Abstract:
Manipulation of physical properties in multidimensional tunable moiré superlattice systems is a key focus in nanophotonics, especially for interlayer excitons (IXs) in two-dimensional materials. However, the impact of defects on IXs remains unclear. Here, we thoroughly study the optical properties of WS2/WSe2 heterobilayers with varying defect densities.

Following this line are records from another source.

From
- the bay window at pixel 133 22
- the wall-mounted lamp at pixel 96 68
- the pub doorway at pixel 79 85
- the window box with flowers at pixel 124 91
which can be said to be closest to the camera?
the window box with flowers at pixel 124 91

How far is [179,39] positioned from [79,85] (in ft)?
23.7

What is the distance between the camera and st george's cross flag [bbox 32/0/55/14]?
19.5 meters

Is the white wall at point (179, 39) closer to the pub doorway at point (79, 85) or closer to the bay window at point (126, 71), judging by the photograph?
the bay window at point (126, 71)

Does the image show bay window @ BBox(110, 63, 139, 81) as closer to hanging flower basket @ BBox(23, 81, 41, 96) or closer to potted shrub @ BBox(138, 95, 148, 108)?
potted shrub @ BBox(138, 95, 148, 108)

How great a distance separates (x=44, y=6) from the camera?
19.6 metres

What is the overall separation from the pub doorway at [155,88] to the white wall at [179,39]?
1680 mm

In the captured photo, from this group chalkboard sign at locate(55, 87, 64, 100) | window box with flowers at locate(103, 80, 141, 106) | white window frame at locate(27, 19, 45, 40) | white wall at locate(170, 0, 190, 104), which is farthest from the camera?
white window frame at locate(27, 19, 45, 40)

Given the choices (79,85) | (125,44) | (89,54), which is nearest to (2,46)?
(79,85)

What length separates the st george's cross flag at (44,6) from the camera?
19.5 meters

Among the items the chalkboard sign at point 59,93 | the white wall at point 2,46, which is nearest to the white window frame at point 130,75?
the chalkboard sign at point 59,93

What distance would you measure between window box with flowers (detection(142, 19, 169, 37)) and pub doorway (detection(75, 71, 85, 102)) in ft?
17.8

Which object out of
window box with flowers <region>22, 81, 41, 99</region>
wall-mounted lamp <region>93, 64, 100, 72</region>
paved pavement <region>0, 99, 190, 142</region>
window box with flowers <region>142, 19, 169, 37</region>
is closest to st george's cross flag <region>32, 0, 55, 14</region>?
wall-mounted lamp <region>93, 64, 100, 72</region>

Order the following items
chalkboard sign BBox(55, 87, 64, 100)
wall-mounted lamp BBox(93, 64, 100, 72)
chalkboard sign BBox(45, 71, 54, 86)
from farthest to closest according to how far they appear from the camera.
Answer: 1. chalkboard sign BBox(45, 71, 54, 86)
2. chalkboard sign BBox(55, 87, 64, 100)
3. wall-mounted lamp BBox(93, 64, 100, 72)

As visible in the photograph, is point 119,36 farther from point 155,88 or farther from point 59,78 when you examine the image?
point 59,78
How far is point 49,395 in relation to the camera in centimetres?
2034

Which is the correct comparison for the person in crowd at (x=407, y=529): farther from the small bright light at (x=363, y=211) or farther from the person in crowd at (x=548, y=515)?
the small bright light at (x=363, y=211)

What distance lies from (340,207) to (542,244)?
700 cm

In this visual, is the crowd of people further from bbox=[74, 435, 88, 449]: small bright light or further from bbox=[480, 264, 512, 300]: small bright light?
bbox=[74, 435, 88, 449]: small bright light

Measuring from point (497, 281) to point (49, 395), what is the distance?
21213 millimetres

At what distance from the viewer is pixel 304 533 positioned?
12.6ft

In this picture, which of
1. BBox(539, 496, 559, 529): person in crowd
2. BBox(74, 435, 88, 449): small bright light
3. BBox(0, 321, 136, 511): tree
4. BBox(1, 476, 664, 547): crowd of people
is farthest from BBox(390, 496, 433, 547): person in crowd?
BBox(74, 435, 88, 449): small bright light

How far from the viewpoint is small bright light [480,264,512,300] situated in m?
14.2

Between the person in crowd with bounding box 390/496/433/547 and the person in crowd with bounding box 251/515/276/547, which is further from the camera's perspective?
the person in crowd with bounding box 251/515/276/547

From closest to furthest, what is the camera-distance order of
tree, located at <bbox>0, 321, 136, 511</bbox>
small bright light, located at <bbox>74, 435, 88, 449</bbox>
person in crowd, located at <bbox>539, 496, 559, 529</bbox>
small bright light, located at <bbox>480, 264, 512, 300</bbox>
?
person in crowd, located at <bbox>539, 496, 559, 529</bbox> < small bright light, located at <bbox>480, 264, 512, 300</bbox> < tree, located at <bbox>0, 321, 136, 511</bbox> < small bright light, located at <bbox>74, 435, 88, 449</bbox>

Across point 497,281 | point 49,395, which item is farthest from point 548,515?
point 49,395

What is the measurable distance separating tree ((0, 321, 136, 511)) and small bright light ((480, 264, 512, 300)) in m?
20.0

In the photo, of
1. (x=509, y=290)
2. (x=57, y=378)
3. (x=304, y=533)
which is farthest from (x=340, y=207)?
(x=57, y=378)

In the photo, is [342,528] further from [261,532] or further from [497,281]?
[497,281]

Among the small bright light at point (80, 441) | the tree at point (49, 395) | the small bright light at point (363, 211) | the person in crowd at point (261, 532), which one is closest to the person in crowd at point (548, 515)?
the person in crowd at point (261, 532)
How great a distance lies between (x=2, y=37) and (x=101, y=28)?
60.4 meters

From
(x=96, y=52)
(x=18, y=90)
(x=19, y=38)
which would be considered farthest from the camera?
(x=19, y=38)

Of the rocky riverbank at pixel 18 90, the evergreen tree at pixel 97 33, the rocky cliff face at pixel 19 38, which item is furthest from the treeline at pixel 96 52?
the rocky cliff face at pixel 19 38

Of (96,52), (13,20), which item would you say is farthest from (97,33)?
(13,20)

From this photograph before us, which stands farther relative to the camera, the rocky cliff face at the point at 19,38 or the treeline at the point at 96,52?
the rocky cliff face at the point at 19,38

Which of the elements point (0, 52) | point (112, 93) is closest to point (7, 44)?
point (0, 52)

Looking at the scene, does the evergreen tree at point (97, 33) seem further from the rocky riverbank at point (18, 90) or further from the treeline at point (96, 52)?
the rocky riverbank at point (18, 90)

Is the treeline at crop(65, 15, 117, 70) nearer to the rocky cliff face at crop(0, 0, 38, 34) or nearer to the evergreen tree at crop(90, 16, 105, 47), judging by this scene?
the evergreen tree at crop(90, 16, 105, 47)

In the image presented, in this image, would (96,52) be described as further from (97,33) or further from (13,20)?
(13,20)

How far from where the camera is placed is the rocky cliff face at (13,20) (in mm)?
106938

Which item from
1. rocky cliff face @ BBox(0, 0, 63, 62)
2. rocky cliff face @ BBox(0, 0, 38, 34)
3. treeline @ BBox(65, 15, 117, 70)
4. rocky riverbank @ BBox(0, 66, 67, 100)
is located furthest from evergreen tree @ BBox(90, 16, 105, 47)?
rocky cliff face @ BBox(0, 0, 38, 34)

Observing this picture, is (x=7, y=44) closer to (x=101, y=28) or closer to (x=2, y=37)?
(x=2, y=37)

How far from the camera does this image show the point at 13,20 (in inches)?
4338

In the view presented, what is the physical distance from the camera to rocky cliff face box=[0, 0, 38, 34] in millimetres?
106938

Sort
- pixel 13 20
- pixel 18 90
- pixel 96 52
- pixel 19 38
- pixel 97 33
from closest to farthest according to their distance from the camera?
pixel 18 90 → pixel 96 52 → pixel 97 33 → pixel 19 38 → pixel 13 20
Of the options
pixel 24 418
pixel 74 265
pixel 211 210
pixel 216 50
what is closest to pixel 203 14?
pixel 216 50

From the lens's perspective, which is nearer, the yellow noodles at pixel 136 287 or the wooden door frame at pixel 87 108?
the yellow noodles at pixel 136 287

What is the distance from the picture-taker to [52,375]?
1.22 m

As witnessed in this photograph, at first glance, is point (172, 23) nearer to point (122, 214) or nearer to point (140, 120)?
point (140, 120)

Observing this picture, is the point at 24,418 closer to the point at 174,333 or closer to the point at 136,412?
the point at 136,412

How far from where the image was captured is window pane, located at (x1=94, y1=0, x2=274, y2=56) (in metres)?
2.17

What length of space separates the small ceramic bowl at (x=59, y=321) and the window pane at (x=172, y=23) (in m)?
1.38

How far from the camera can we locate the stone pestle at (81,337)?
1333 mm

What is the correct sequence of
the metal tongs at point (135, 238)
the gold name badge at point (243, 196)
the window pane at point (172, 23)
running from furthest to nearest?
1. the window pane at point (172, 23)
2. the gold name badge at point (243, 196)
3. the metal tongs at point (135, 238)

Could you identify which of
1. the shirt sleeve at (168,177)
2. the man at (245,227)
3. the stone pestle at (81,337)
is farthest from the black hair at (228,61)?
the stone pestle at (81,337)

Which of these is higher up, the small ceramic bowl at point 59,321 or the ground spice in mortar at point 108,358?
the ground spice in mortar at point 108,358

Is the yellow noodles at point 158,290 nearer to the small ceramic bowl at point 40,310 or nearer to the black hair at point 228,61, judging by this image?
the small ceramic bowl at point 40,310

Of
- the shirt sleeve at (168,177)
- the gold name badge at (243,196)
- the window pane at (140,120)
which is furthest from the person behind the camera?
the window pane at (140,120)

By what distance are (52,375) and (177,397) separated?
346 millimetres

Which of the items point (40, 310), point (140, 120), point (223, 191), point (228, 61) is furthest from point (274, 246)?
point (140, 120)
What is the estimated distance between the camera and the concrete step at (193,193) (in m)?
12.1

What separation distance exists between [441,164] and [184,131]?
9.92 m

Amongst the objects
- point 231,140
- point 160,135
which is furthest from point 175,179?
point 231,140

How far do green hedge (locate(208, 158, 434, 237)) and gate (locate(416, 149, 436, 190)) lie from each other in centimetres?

Low-temperature photoluminescence (PL) characterizations reveal that the low-energy IXs are more susceptible to defects compared to the high-energy IXs. The low-energy IXs also show much faster PL quenching rate with temperature, faster peak width broadening rate with laser power, shorter lifetime, and lower circular polarization compared to the low-energy IXs in the region with fewer defects. These effects are attributed to the combined effects of increased electron scattering, exciton-phonon interactions, and nonradiative channels introduced by the defects. Our findings aid in optimizing moiré superlattice structures.
摘要:
在多维可调谐莫尔超晶格系统中对物理性质的操纵是纳米光子学中的一个关键焦点,特别是对于二维材料中的层间激子(IXs)。然而,缺陷对IXs的影响尚不清楚。这里,我们深入研究了具有不同缺陷密度的WS2/WSe2异质双层的光学性质。低温光致发光(PL)表征表明,与高能IXs相比,低能IXs更容易受到缺陷的影响。低能IXs也显示出更快的PL淬火速率随温度变化,更快的峰宽加宽率与激光功率,更短的寿命,与缺陷较少的区域中的低能IX相比,圆极化较低。这些效应归因于电子散射增加的综合效应,激子-声子相互作用,以及缺陷引入的非辐射通道。我们的发现有助于优化莫尔超晶格结构。